If something is true, no amount of wishful thinking will change it. Richard Dawkins
US Gross Domestic Product (GDP) decreased 7% in the second quarter of 2020, the largest quarterly decrease since World War II. Reports sensationalize this 7% loss by annualizing it to 32%. Also, in the quarter unemployment averaged 14%, the highest since the 25% unemployment rate in the Great Depression. Yet the US stock market returned 21% in the quarter. The pandemic is getting worse and the stock market is in denial, completely disregarding bad economic news.
Fed intervention is part of the reason for the disconnect. The Fed dropped $3 trillion in helicopter money into the economy in the quarter. Much of this stimulus ended up in the stock market, but most importantly investors were comforted by the Fed’s actions – the Fed is our friend.
It’s human nature to avoid pain as long as possible. Quantitative easing (QE) in response to the Great Recession of 2008 accomplished this deferral, so far. The Fed had begun to reverse QE when the pandemic struck, so the reversal had to be set aside. Now the Fed has intensified intervention to delay the effects of COVID, leading to an extraordinary Fed balance sheet of $7 trillion and growing. $7 trillion is about one-third of GDP. It’s been a double whammy, leading to concerns about a limit on printing money. How much money can the Treasury print? Are we testing the limit?

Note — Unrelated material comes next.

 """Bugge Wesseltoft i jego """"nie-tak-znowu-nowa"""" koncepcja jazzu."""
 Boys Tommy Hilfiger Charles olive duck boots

In the following we discuss the impact of this intervention on stock prices. The effect on bonds is obvious: interest rates are near zero, possibly heading to negative territory. The pain cannot be indefinitely delayed with money. The bigger the rise, the bigger the fall.
Fed Intervention Buoys the Stock Market
As shown in the following graph, the Federal Reserve balance sheet increased from $700 billion in 2008 to $4.5 trillion in 2015, increasing by $3.8 trillion as a result of quantitative easing (QE).

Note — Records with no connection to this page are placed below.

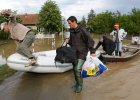 Bo�nia bez pomocy po powodzi. �wiat boi si�, �e rozkradn� j� politycy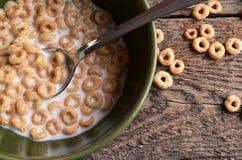 Fine della ciotola di cereale su fotografia stock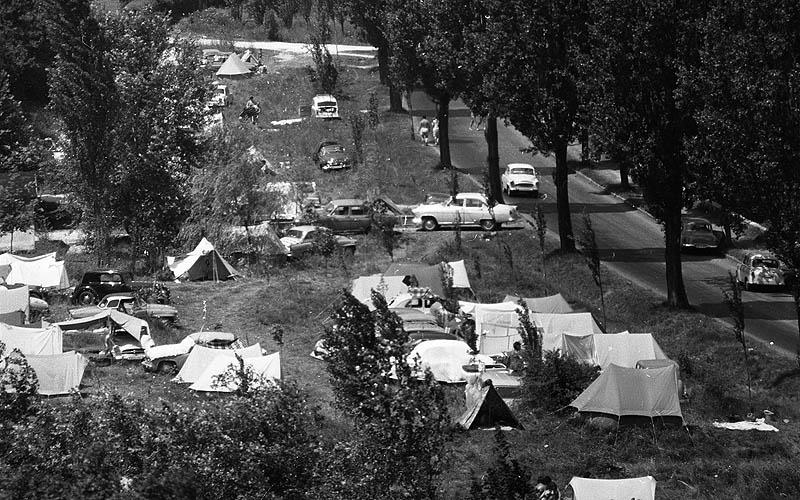 A vadkempingezők a tihanyi elágazó környékén 1972-ben - Rosta Sándor szerint a rendőröknek, munkásőröknek közösen kellett fellépni, hogy megakadályozzák a közegészségügyi gondokat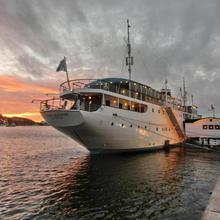 Mälardrottningen Yacht Hotel & Restaurant in Stockholm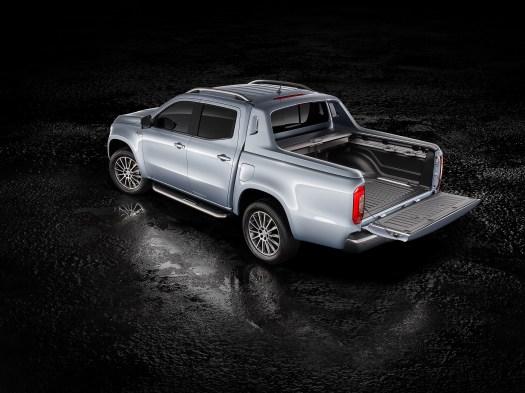 Mercedes' new X-Class Pickup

Starting in 2015 the Fed gradually unwound QE so that by 2020 the balance sheet had shrunk to $3.8 trillion, a $700-billion decrease. But then COVID-19 struck, and the Fed responded with $3.2 trillion in relief, bringing its balance sheet to a whopping $7 trillion, which is about one-third of GDP.

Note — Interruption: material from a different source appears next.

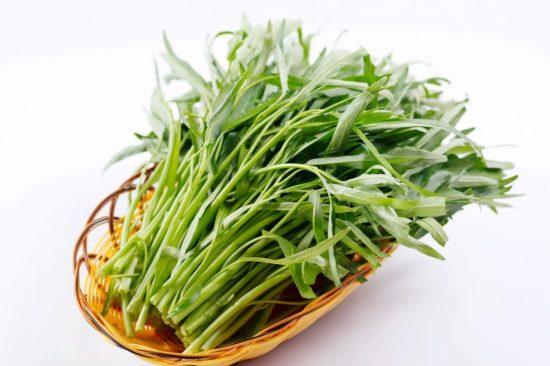 Không ăn rau muống khi sử dụng xạ đen chữa bệnh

Most of the QE money went into the hands of people who invested it in the stock market, especially share buybacks. As shown in the following graph, corporations have used profits to pay dividends and buy back stock.
Corporations have seized the “sure deal” of selling low interest rate bonds to buy back their own shares.
Consequently, the stock market has soared alongside QE as shown in the exhibit above, but this growth is principally from inflation, with newly minted money chasing stocks. Current stock prices suffer from money illusion, as do bond prices.
While all focus is on the pandemic, it is not the only threat to the economy and the stock market. There are at least 10 other threats any one of which could single-handedly crash the stock market. We’ve had a double whammy with the 2008 recession followed by the pandemic. Imagine what might happen if another disaster piled on. It’s likely that one or more of these threats will occur in this decade, while our 78 million baby boomers are transitioning through the Risk Zone, moving into retirement.
But even without another disaster, there is a price to be paid for all this money printing. In the next sections we describe how money printing works and how it’s paid for.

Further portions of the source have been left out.